**DATASET ENTRIES:**
-=-=-=-=-

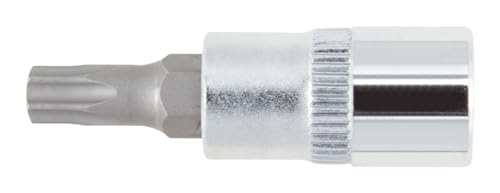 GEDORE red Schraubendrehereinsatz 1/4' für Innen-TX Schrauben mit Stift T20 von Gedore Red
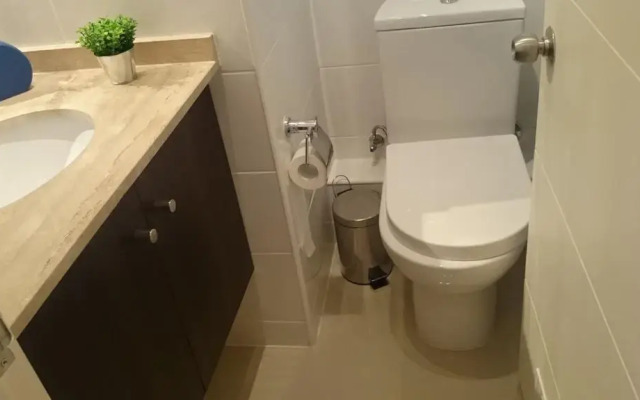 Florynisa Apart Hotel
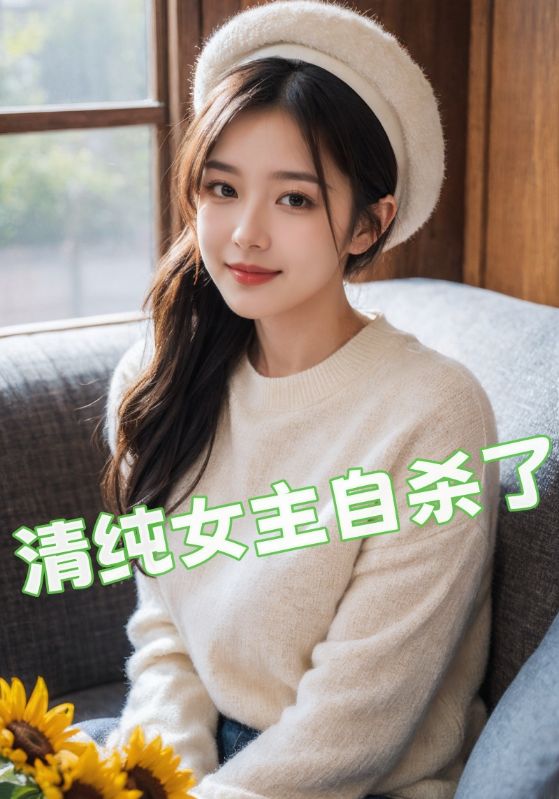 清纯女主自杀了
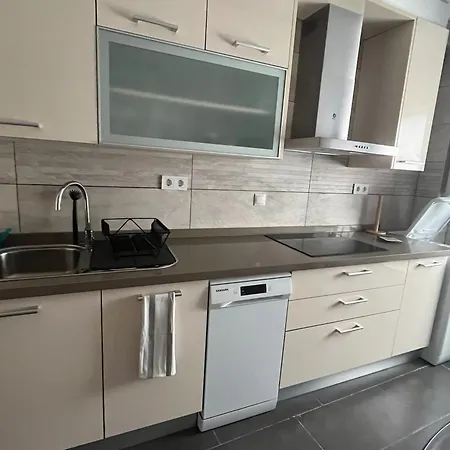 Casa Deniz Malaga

-=-=-=-=-

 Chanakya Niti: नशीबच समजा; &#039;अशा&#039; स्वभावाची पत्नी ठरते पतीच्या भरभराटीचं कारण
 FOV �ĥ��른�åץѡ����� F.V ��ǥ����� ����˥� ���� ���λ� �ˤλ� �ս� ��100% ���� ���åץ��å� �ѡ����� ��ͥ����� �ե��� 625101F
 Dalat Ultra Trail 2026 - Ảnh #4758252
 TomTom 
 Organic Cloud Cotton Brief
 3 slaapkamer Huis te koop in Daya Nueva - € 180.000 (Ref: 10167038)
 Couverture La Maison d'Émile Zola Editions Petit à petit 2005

-=-=-=-=-

**BRIEF:** Copy out the rows, beginning with the row that contains "GEDORE red Schraubendrehereinsatz" and stopping after the row that contains "Casa Deniz Malaga". Leave the pictures out of your answer.

**PROBLEM SOLUTION:**
 GEDORE red Schraubendrehereinsatz 1/4' für Innen-TX Schrauben mit Stift T20 von Gedore Red
 Florynisa Apart Hotel
 清纯女主自杀了
 Casa Deniz Malaga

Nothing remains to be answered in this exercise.